The man who built it up and tore it all down is out of town. The Colorado Rockies announced on Monday that general manager Jeff Bridich has resigned.
Did he willingly give up his post? Was he forced into it by ownership? We’ll probably never know, but what we do know is that there’s a lot of unfinished business to take care of in Denver.
And some of it could have implications for the New York Yankees, depending on what happens at the shortstop position.
Though Gleyber Torres has looked more comfortable on defense as the weeks have gone by, his bat has yet to return to form. How long will the Yankees be willing to wait?
That’s where the connection with Rockies star Trevor Story comes in. Before leaving Colorado, Bridich orchestrated one of the worst trades in MLB history, shipping Nolan Arenado AND $50 million to the St. Louis Cardinals in exchange for a package of underwhelming prospects.
For some reason, he held on to Story, who is in a contract year. Could that now swiftly change under new management?
Could the Rockies and Yankees reignite Trevor Story trade talks?
For whatever reason, Bridich didn’t part with the asset that could have netted him the best return. Though once upon a time Arenado still could’ve gotten the franchise unthinkable value, the Rockies allowed the relationship to deteriorate publicly, which all but officially eliminated their leverage (especially since Arenado had an opt-out clause in his contract).
But now the value clock is ticking on Story. Each day he remains on the Rockies, his price tag in trade talks slowly diminishes because the potential recipient would be guaranteed fewer games with the star slugger.
The “decision” to make on Story is a simple one: does he get traded in the immediate future or at the non-waiver deadline? Many can safely assume he’s not re-upping with the organization that left him surrounded by spare parts to begin the 2021 campaign.

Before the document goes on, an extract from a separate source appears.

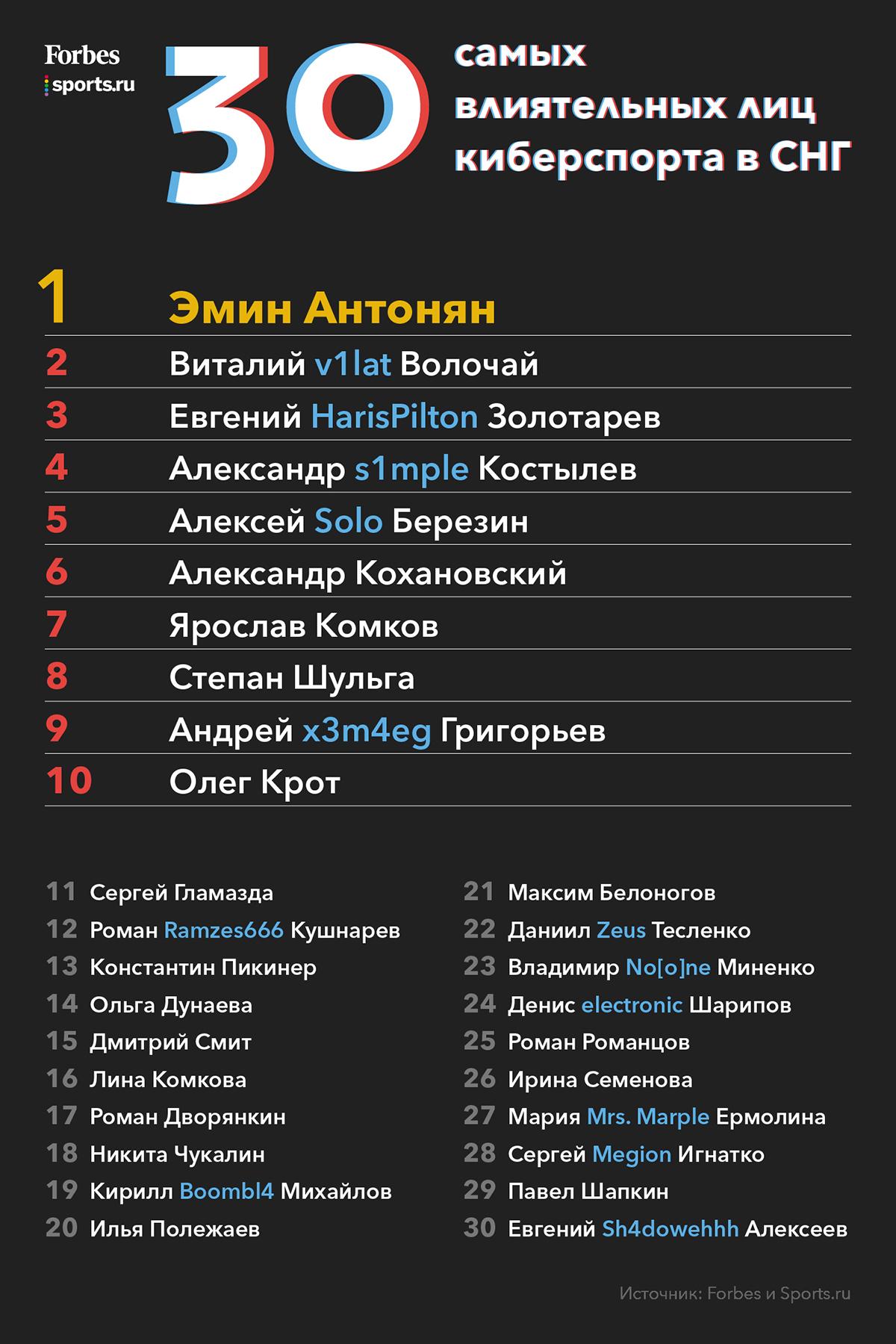 генерал фсб михайлов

Let’s say the new GM/president opts for the former and moves Story in the immediate future to maximize his return. Does that automatically force the Yankees’ hand with Torres?
Trust us, we’d much rather just have Torres be the shortstop of the future for the Yankees and never have to deal with hypothetical/speculative conversations like this, but we can’t control the narrative. Already in 2021, Torres has had basic defensive lapses (further concerns dating back to 2020), was called out for not hustling on a check-swing grounder, and is slashing .213/.306/.240 in 20 games. In his last 245 regular-season plate appearances, he has three home runs and 18 RBI.
If the defense isn’t pristine, that offense is beyond unacceptable. On the other hand, if his offense is like it was in 2018 and 2019, then the team would likely be able to deal with the booted routine plays from time to time. Sadly, though Torres is beginning to settle in on defense, his performance on both sides of the ball overall is certainly not up to par, and it’s fairly palpable that the Yankees aren’t willing to continue waiting — though we could be wrong.
If the Rockies’ timetable to trade Story changes drastically and the Yankees feel like they need to make a move to improve their contender status, could we see Brian Cashman making a blockbuster months before he was expected to even consider one?